United States

SECURITIES AND EXCHANGE COMMISSION

Washington, D.C. 20549

 

 

FORM 8-A

 

FOR REGISTRATION OF CERTAIN CLASSES OF SECURITIES

PURSUANT TO SECTION 12(b) OR (g) OF THE SECURITIES EXCHANGE ACT OF 1934

 

 

ATLANTIC UNION BANKSHARES CORPORATION

(Exact name of registrant as specified in its charter)

 

 

Virginia

54-1598552

(State or other jurisdiction

(I.R.S. Employer

of incorporation)

Identification No.)

 

1051 East Cary Street

Suite 1200

Richmond, Virginia

23219

(Address of principal executive offices)

(Zip Code)

 

 

Securities registered pursuant to Section 12(b) of the Act:

 

Title of each class to be so registered

  

Name of each exchange on which each class is to be registered

Common Stock, par value $1.33 per shares

The New York Stock Exchange

Depositary Shares, Each Representing a 1/400th Interest in a Share of 6.875% Perpetual Non-Cumulative Preferred Stock, Series A

The New York Stock Exchange

 

If this form relates to the registration of a class of securities pursuant to Section 12(b) of the Exchange Act and is effective pursuant to General Instruction A.(c) or (e), check the following box

 

If this form relates to the registration of a class of securities pursuant to Section 12(g) of the Exchange Act and is effective pursuant to General Instruction A.(d) or (e), check the following box.

If this form relates to the registration of a class of securities concurrently with a Regulation A offering, check the following box.

Securities Act registration statement or Regulation A offering statement file number to which this form relates: Not Applicable

Securities to be registered pursuant to Section 12(g) of the Act: None


EXPLANATORY NOTE 

This Registration Statement on Form 8-A is being filed by Atlantic Union Bankshares Corporation (the “Company”), a Virginia corporation, with the Securities and Exchange Commission (the “Commission”) in connection with the registration of its (a) common stock, par value $1.33 per share (the “Common Stock”), and (b) depositary shares (the “Depositary Shares”), each representing a 1/400th ownership interest in a share of its 6.875% Perpetual Non-Cumulative Preferred Stock, Series A, par value $10.00 per share (the “Preferred Stock”), under Section 12(b) of the Securities Exchange Act of 1934 (the “Exchange Act”), and the transfer of the listing of the Common Stock and the Depositary Shares from the Nasdaq Stock Market LLC to the New York Stock Exchange, where they will trade under the stock symbols “AUB” and “AUB.PRA,” respectively.  
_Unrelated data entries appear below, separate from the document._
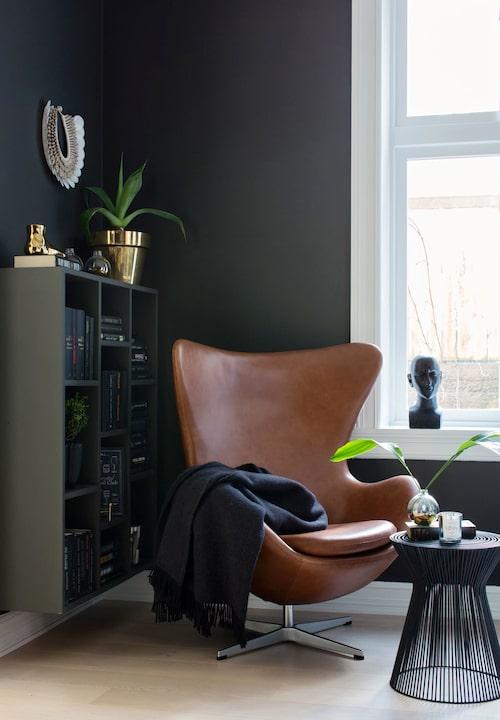 Fåtöljen Ägget av Arne Jacobsen är en av få möbler som behölls när lägenheten renoverades. Färgen på skinnet gör sig fint till de mörka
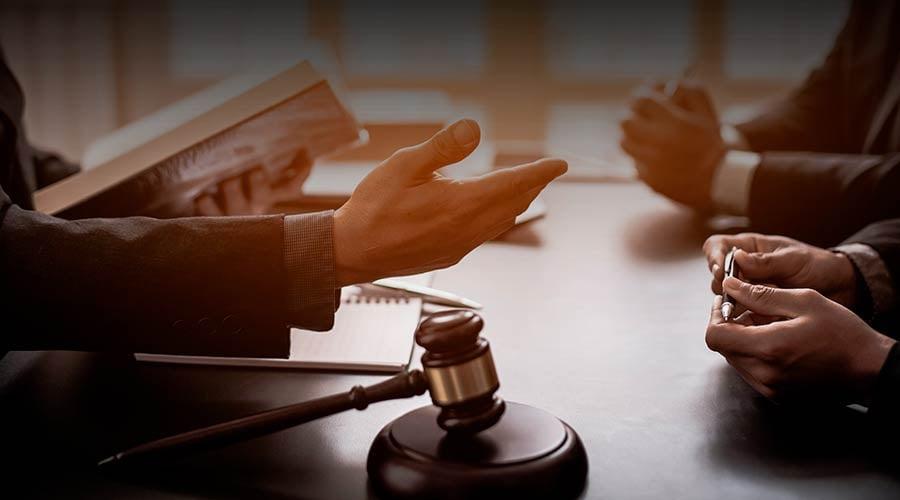 Las libertades contractuales en la constitución política del Perú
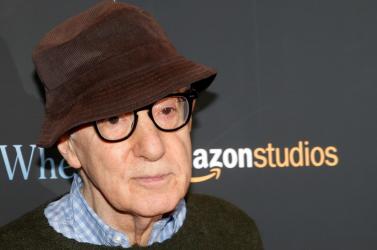 A Hatchette könykiadó sem adja ki Woody Allen életrajzát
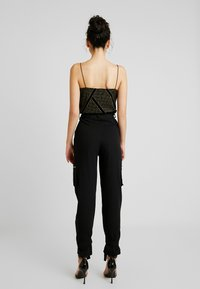 Missguided Tall - UTILITY POCKET BUCKLE CARGO TROUSERS - Pantalones - black - 3
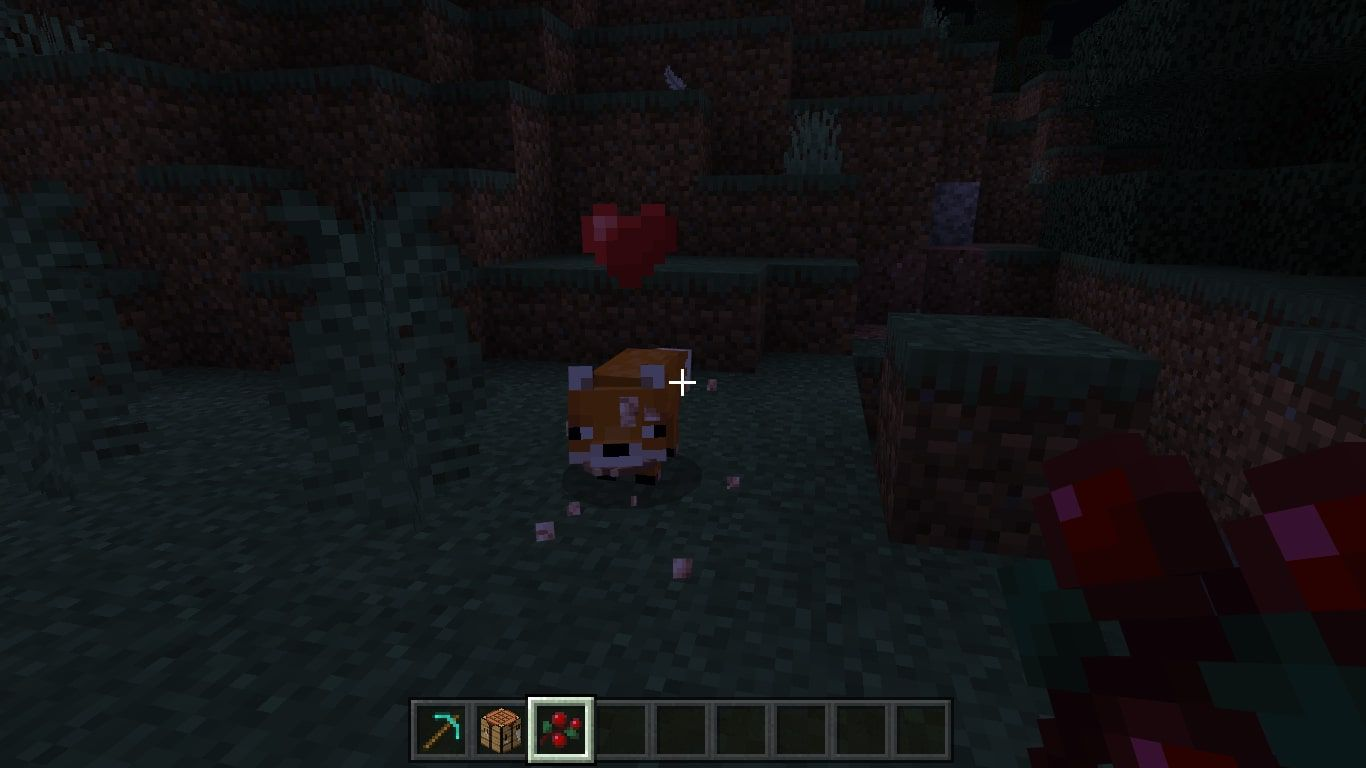 A tame fox in Minecraft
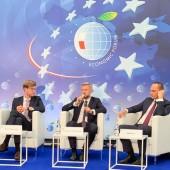 Przemysław Staniszewski jako prelegent w Krynicy-Zdroju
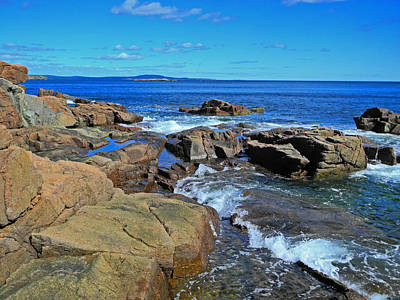 Photograph - Rush Of Tide At Thunder Hole by Lynda Lehmann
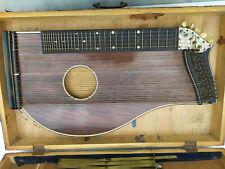 Alte Zither Musikinstrument Zupfinstrument mit Notenheften, Ständer und Koffer
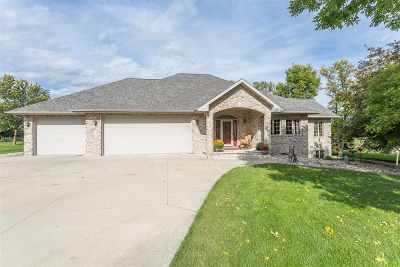 Kaukauna Single Family Home Active-Offer No Bump: N4120 Duck Creek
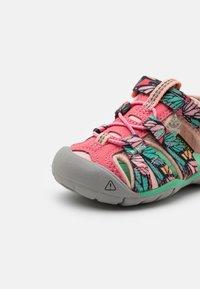 Keen - SEACAMP II CNX UNISEX - Walking sandals - tea rose/peach pearl - 5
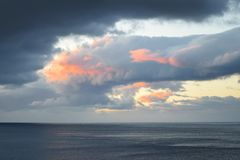 Nascer do sol maravilhoso no mar fora de Funchal, Madeira, Portugal imagem de stock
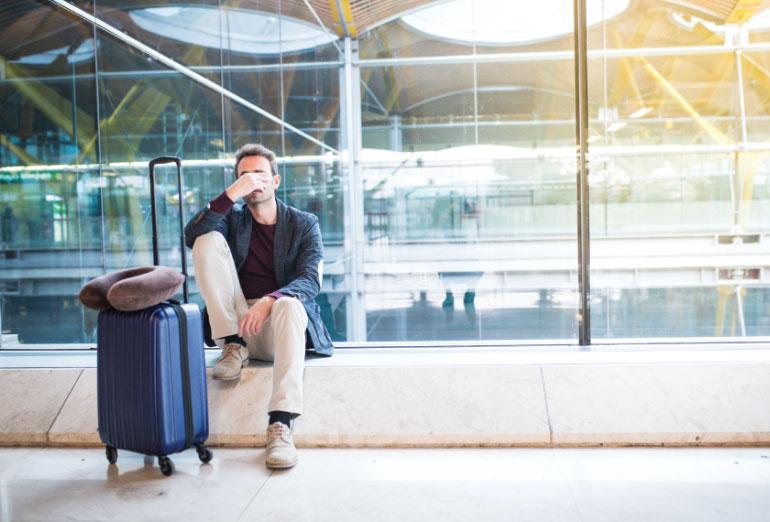 persona deprimida por perder su vuelo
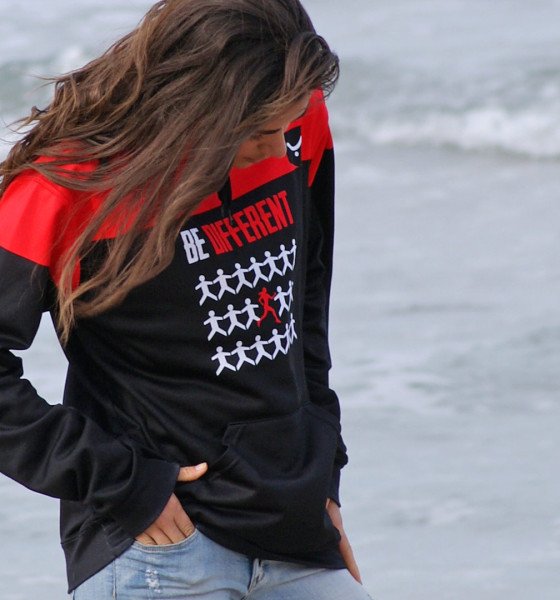 'Be different' con tu look sudadera casual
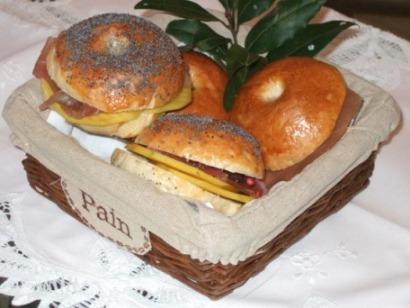 2 - Bagel con caprino dei Colli Berici, mango e tonno affumicato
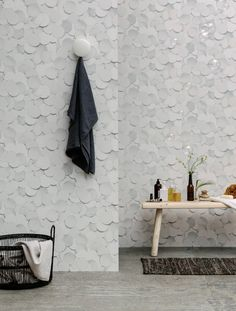 Front-Wallpaper-Eco-2_Dots_Room Wallpaper pattern from pencil drawing appearing to be 3-D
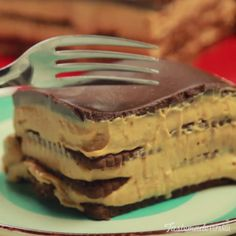 This chocolatey Argentine dessert is layered with cookies, cream cheese and dulce de leche — need we say more?This chocolatey Argentine dessert is layered with cookies, cream cheese and dulce de leche — need we say more? Baking Recipes, Cake Recipes, Dessert Recipes, Pizza Recipes, Tasty, Yummy Food, Easy Desserts, Baking Desserts, Love Food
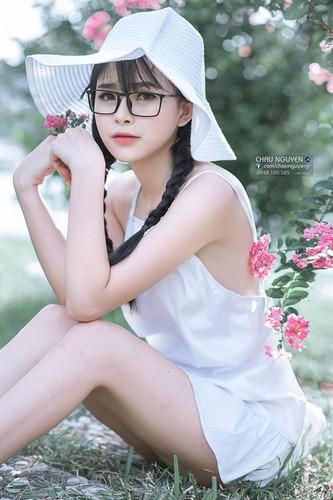Gai xinh Tuyen Quang khoe lung tran nuot na ben hoa tuong vi-Hinh-7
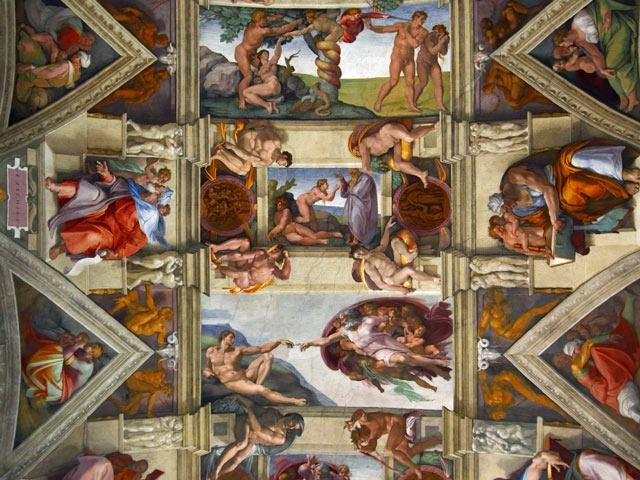 システィーナ礼拝堂内のミケランジェロのフラスコ画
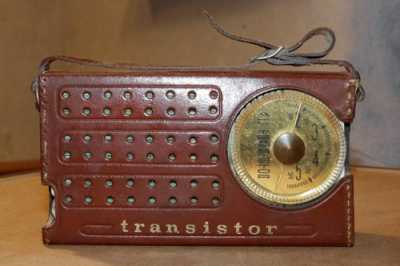 picture of an old transistor radio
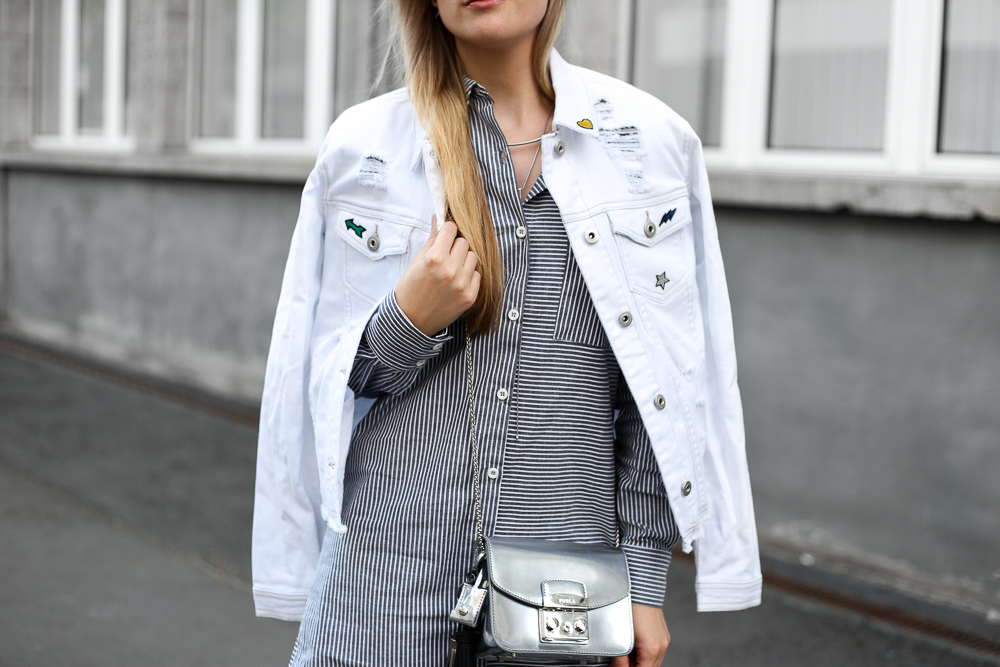 Weiße Jeansjacke Patches Outfit Modeblogger Furla Metropolis silber MBFWB 7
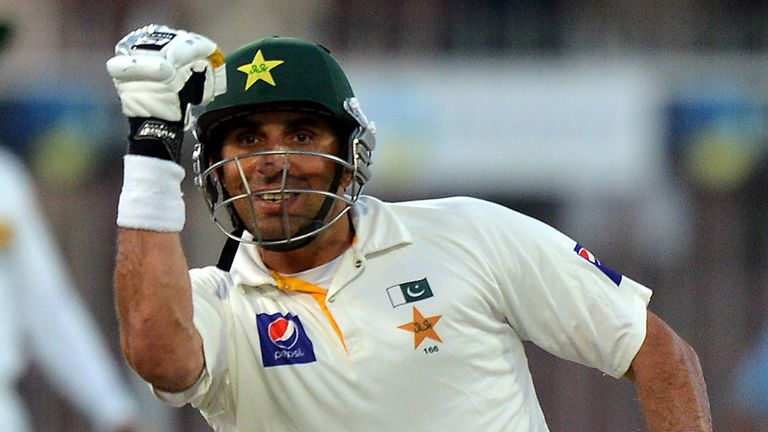 Misbah-ul Haq: Pakistan skipper backed by Aamir Sohail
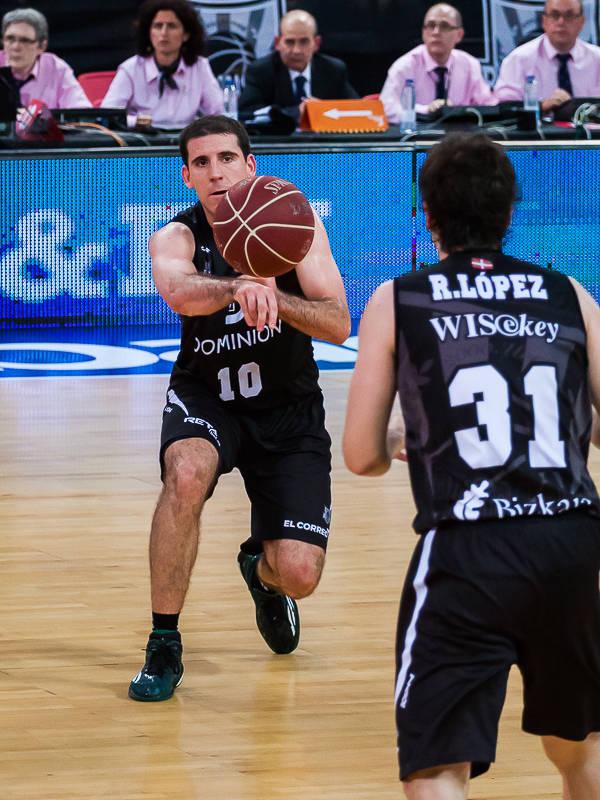 Colom pasa el balón a López (Foto: Luis Fernando Boo).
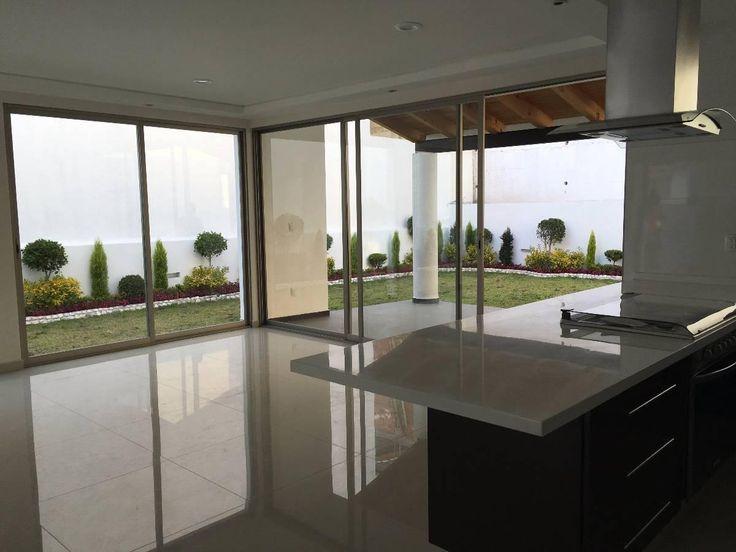 Baño Con Vista Al Jardin:hermosa cocina abierta con vista al jardín, 3 recámaras todas con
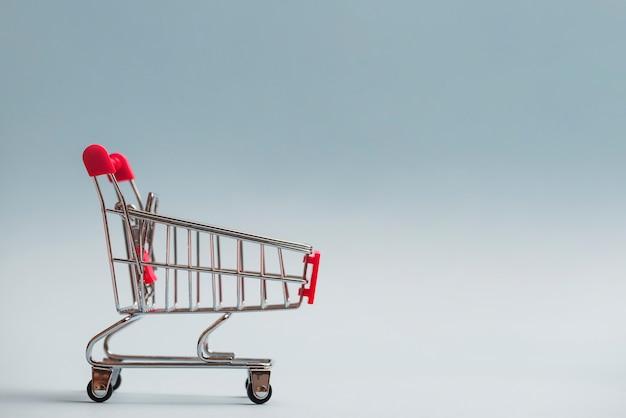 Wózek na zakupy z czerwoną rączką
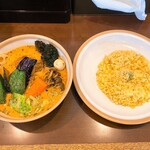 145618876 - SOUP CURRY KING 本店@南平岸 チキン野菜カリー(1350円)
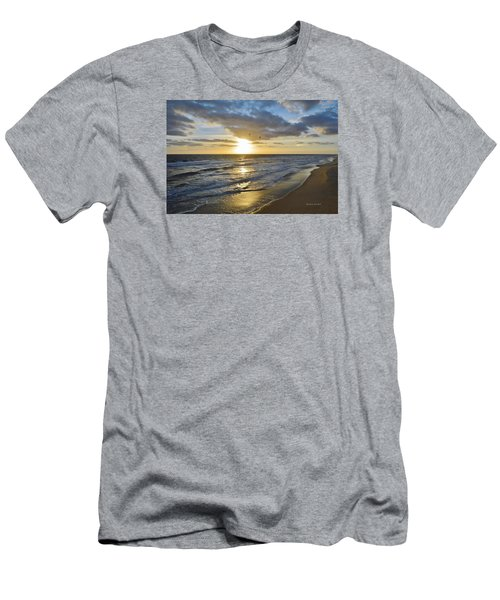 Sunrise On The Banks  Men's T-Shirt (Athletic Fit)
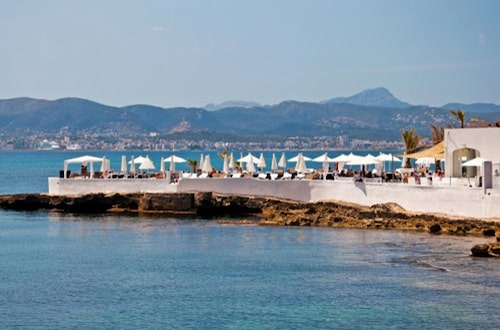 Strandklubben Puros på strandenPurobeach Illetas.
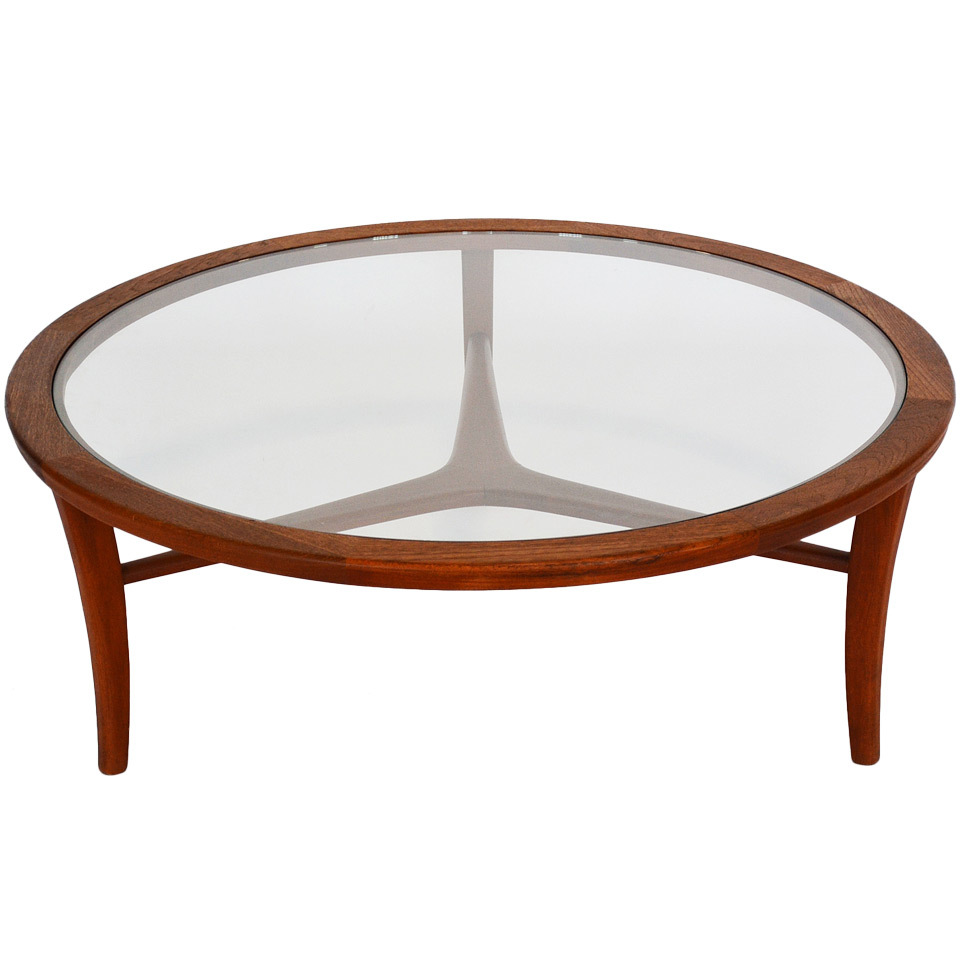 Coffee-Tables-Modern-Glass-Top-I-simply-wont-ever-be-able-to-look-at-it-in-the-same-way-again (Image 4 of 9)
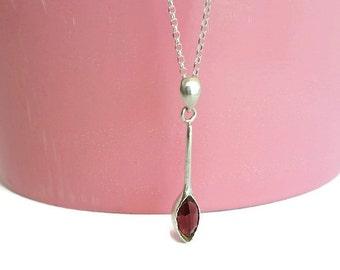 Silver drop pendant, wheat necklace, Garnet leaf necklace silver, Minimalist silver pendant, Line necklace, Garnet bar necklace, Garnet
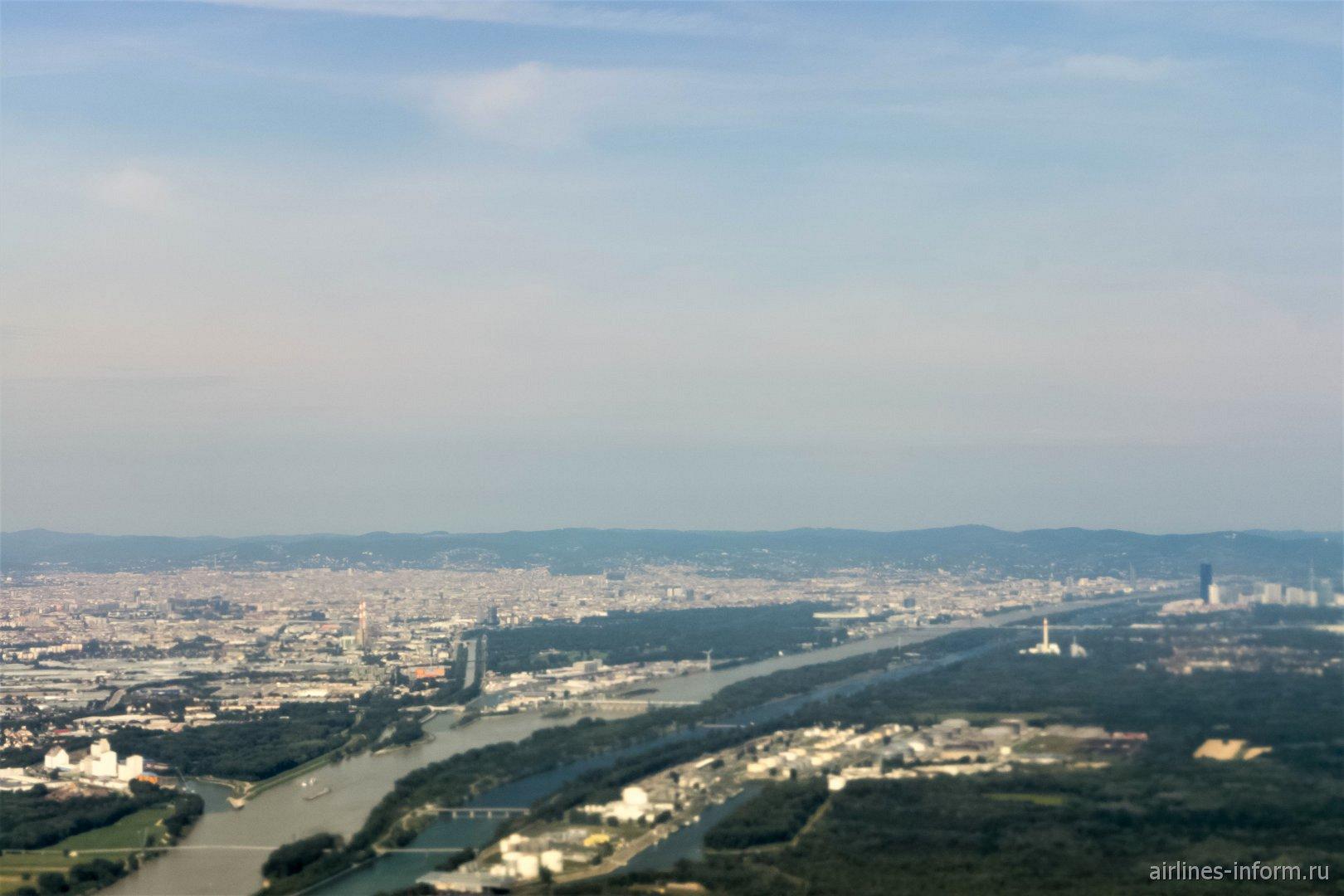 Вид на Вену после взлета из аэропорта Швехат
INFORMATION REQUIRED IN REGISTRATION STATEMENT

Item 1.Description of Registrant’s Securities to be Registered.

For a description of the Common Stock being registered hereunder, reference is made to the information set forth under the heading “Description of Common Stock” in Exhibit 4.6 to the Company’s Annual Report on Form 10-K for the year ended December 31, 2021, filed with the Commission on February 25, 2022, which information is incorporated herein by reference.

For a description of the Depositary Shares being registered hereunder and the Preferred Stock, reference is made to the information set forth under the headings “Description of Preferred Stock” and “Description of Depositary Shares” in Exhibit 4.6 to the Company’s Annual Report on Form 10-K for the year ended December 31, 2021, filed with the Commission on February 25, 2022, which information is incorporated herein by reference.

Item 2. Exhibits.

No exhibits are required to be filed because no other securities of the registrant are registered on the New York Stock Exchange and the securities registered hereby are not being registered pursuant to Section 12(g) of the Exchange Act.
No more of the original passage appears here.